Linux

The fimm frontend had a hang that was discovered at 00:10 Sunday 12.11. The actual time the frontend went down is uncertain, but could be some time on the evening of Saturday. The cause seems to be an extreme load due to lots of httpd processes (unknown reason). The frontend was rebooted and at the same time was given some hardware and software maintenance - including kernel upgrade that was planned for a later time.

No jobs were affected, frontend up again at 13:00 Sunday 12.11.

The scheduler on fimm have some problems at the moment. The passwd distribution system to the nodes do not work properly. Some jobs will fail to start or fail to stop properly after starting.

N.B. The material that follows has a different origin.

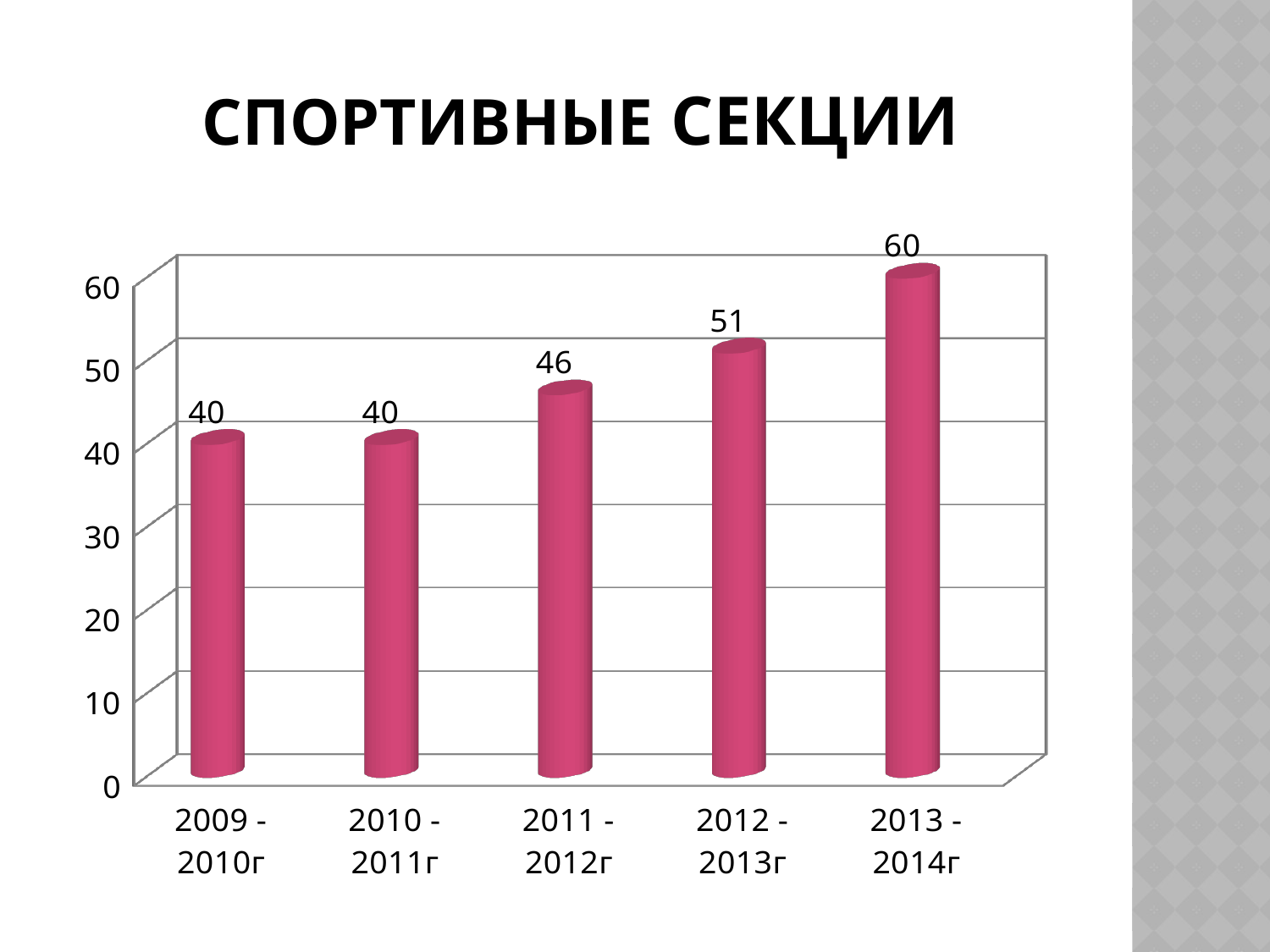
Is the value for 2012 - 2013г greater or less than 50? greater What is the value for 2011 - 2012г? 46 What is the title of the slide? СПОРТИВНЫЕ СЕКЦИИ What kind of chart is shown on the slide? bar chart Do the values rise or fall from 2009 - 2010г to 2013 - 2014г? rise What is the difference between the values for 2011 - 2012г and 2010 - 2011г? 6 Which is larger, the value for 2012 - 2013г or the value for 2011 - 2012г? 2012 - 2013г How many periods are shown on the chart? 5 What is the difference between the values for 2013 - 2014г and 2012 - 2013г? 9 Which period has the highest value? 2013 - 2014г What is the value for 2013 - 2014г? 60 What is the value for 2009 - 2010г? 40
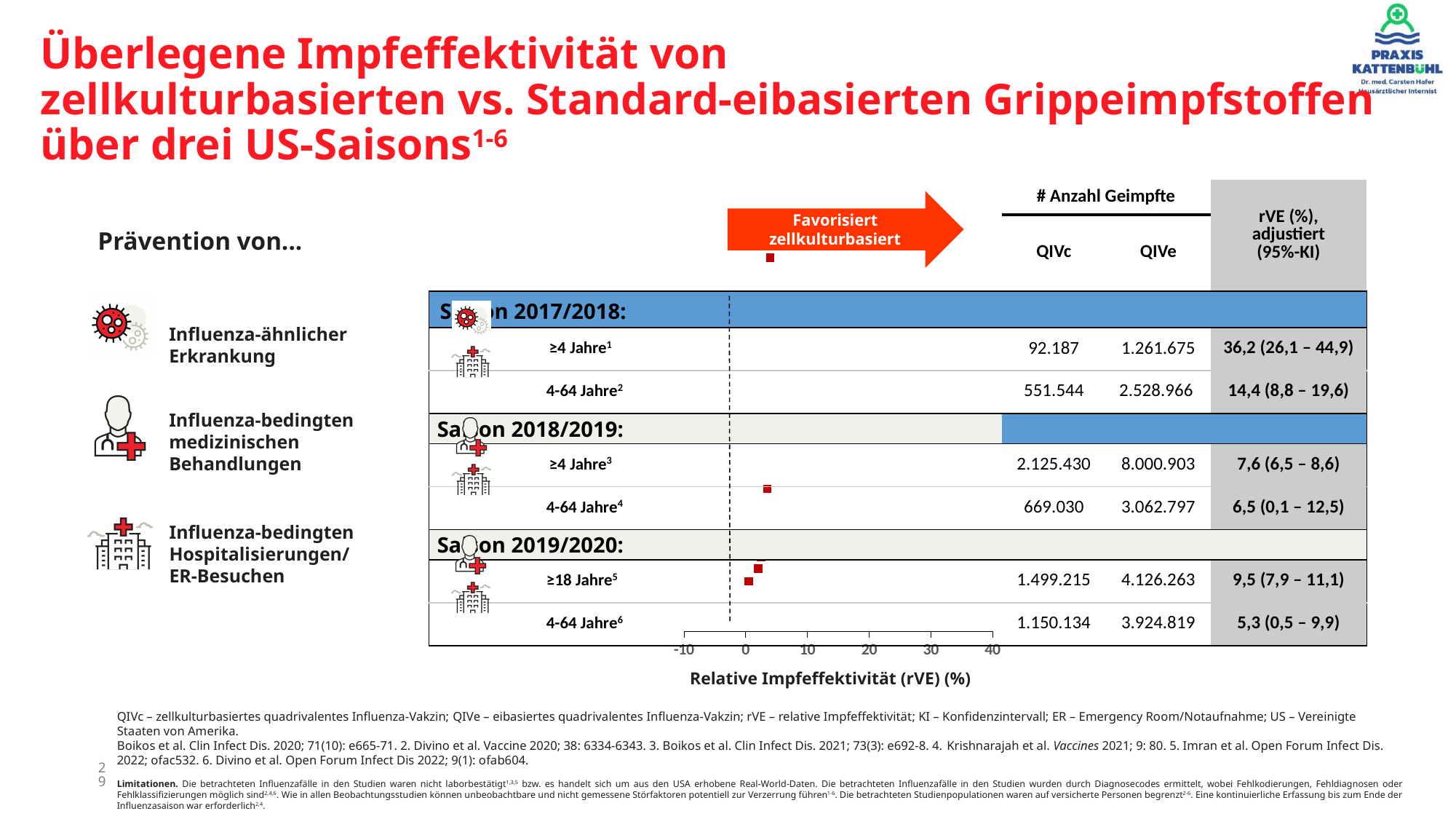
Which group and season has the highest adjusted rVE point estimate? ≥4 Jahre, Saison 2017/2018 Which group and season has the lowest adjusted rVE point estimate? 4-64 Jahre, Saison 2019/2020 How many QIVc recipients are listed for the ≥18 Jahre group in Saison 2019/2020? 1.499.215 Is the rVE point estimate for the ≥4 Jahre group in Saison 2017/2018 greater or less than 30? greater What is the highest tick value shown on the x axis? 40 What is the adjusted rVE (%) for the 4-64 Jahre group in Saison 2018/2019? 6,5 (0,1 – 12,5) How many age-group rows (data points) are shown across the three seasons? 6 What is the adjusted rVE (%) for the ≥4 Jahre group in Saison 2017/2018? 36,2 (26,1 – 44,9) What is the difference between the rVE point estimates of the ≥4 Jahre and 4-64 Jahre groups in Saison 2017/2018? 21,8 What is the label of the x axis of the chart? Relative Impfeffektivität (rVE) (%) How many QIVe recipients are listed for the ≥4 Jahre group in Saison 2018/2019? 8.000.903 Which has the larger rVE point estimate: ≥18 Jahre in Saison 2019/2020 or ≥4 Jahre in Saison 2018/2019? ≥18 Jahre in Saison 2019/2020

We are working on fixing it.

Update: The problem is fixed now. Some of the nodes will be re-installed (fixed) after the current running jobs finish.

The GPFS filesystems is unavailable because of several failed disks. The problem seems to be identical to what happened March 30.

http://www.parallaw.uib.no/syslog/56

We had installed a firmware fix for this problem, but that fix seems to be incomplete. A newer more complete fix will be installed ASAP.

Downtime started Monday June 27 00:42:51.

fimm got back on-line at 11:32:00
Downtime: 10 hours 50 minutes

Firmware on SATABlades upgraded to 'firmware 9037'. This will hopefully fix this 'failing disks' problem.

Regatta node TO and TRE had downtime from 08:00 to 12:45
for update of firmware.

Regatta node EN had downtime from 08:00 to 16:00
for update of firmware and change of 32GB memory module.
This node had problem booting from root-disks after hardware changes.
Moving the disks to TO and back again made EN bootable (unclear why).

Linux cluster FIRE had downtime from 08:00 to 16:00 due to dependancy on disks on EN.

The regatta cluster TRE will be down Tuesday June 14 08:00-14:00 for firmware upgrades, and replacement of a failed memory module on one of the nodes. Running jobs will be killed, and will have to be resubmitted after the maintenance stop.

Also the linux cluster FIRE will be down this periode, because it's depending on the regatta as file server.